В это время мы находились на Дворцовой площади. Старый флаг вился над черными от ветхости стенами дворца, но вместо двуглавого орла с молниями в когтях я увидел феникса, парящего в облаках и держащего в клюве венец из оливковых ветвей и бессмертника.

– Как видите, мы изменили герб империи, – сказал мне мой спутник. – Две головы орла, которые обозначали деспотизм и суеверие, были отрублены, и из пролившейся крови вышел феникс свободы и истинной веры.

Придя на набережную Невы, я увидел перед дворцом великолепный мост, наполовину мраморный, наполовину гранитный, который вел к превосходному зданию на другом берегу реки и на фасаде коего я прочел: Святилище правосудия открыто для каждого гражданина, и во всякий час он может требовать защиты законов.

– Это там, – сказал мне старец, – собирается верховный трибунал, состоящий из старейшин нации, членом которого я имею честь быть.

Я собирался перейти мост, как внезапно меня разбудили звуки рожка и барабана и вопли пьяного мужика, которого тащили в участок.

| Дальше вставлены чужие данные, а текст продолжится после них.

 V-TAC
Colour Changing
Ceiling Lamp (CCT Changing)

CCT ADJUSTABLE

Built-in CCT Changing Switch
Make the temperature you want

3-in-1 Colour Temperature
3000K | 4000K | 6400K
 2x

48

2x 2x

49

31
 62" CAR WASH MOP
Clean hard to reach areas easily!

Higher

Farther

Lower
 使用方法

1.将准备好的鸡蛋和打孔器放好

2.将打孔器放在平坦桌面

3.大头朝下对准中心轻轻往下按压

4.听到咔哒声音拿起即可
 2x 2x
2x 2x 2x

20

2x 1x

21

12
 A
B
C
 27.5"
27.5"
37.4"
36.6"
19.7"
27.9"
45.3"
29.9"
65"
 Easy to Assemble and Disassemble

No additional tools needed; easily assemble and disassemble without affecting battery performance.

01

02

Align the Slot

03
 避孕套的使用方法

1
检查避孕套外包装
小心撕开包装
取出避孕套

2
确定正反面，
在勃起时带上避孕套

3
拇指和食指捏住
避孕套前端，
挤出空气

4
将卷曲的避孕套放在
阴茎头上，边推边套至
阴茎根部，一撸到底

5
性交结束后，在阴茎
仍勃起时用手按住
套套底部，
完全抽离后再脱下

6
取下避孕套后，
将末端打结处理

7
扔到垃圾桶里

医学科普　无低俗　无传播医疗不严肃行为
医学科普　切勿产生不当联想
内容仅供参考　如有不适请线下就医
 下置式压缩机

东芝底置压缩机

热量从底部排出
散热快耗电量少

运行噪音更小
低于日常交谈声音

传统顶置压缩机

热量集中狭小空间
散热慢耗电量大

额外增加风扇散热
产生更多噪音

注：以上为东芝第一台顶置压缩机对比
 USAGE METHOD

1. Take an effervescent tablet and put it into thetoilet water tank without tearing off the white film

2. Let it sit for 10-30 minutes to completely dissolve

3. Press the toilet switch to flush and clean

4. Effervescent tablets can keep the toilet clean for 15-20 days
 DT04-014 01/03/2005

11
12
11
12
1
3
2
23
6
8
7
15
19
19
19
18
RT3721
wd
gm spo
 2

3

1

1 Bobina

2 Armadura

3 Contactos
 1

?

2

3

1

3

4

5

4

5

Я подумал, что исполнение моего сна еще далеко…

1819



Что нового можно сказать о Михаиле Юрьевиче Лермонтове (1814–1841)? Да в общем ничего и не скажешь. Гениальный русский поэт и гениальный русский писатель – никаких больше словес накручивать не надо. Еще он был талантливым художником. Но погиб так рано, что остается только гадать, кем он стал бы в зрелом возрасте, не будь той бессмысленной и проклятой дуэли.

Читателю неоконченной повести «<Штосс>» в первую очередь следует иметь в виду, что ее герой – молодой художник, и уж во вторую очередь – все остальное.

Михаил Юрьевич Лермонтов

<Штосс>

Отрывок начатой повести

I

У графини В*** был музыкальный вечер. Первые артисты столицы платили своим искусством за честь аристократического приема; в числе гостей мелькали несколько литераторов и ученых; две или три модные красавицы; несколько барышень и старушек, и один гвардейский офицер; около десятка доморощенных львов красовалось в дверях второй гостиной и у камина. Все шло своим чередом; было ни скучно, ни весело.

В ту самую минуту как новоприезжая певица подходила к роялю и развертывала ноты, одна молодая женщина зевнула, встала и вышла в соседнюю комнату, на это время опустевшую. На ней было черное платье, кажется, по случаю придворного траура. На плече, пришпиленный к голубому банту, сверкал бриллиантовый вензель. Она была среднего роста, стройна, медленна и ленива в своих движениях; черные, длинные, чудесные волосы оттеняли ее еще молодое правильное, но бледное лицо, и на этом лице сияла печать мысли.

– Здравствуйте, мсье Лугин, – сказала Минская кому-то. – Я устала… Скажите что-нибудь!

И она опустилась в широкое пате возле камина. Тот, к кому она обращалась, сел против нее и ничего не отвечал. В комнате их было только двое, и холодное молчание Лугина показывало ясно, что он не принадлежал к числу ее обожателей.

– Скучно, – сказала Минская и снова зевнула. – Вы видите, я с вами не церемонюсь! – прибавила она.

– И у меня сплин!.. – отвечал Лугин.

– Вам опять хочется в Италию! – сказала она после некоторого молчания, – не правда ли?

Лугин, в свою очередь, не слыхал вопроса; он продолжал, положив ногу на ногу и уставя глаза безотчетливо на беломраморные плечи своей собеседницы:

– Вообразите, какое со мной несчастье! Что может быть хуже для человека, который, как я, посвятил себя живописи? Вот уже две недели, как все люди мне кажутся желтыми – и одни только люди! Добро бы все предметы, тогда была бы гармония в общем колорите: я бы думал, что гуляю в галерее испанской школы… так нет! все остальное как и прежде: одни лица изменились; мне иногда кажется, что у людей, вместо голов, лимоны.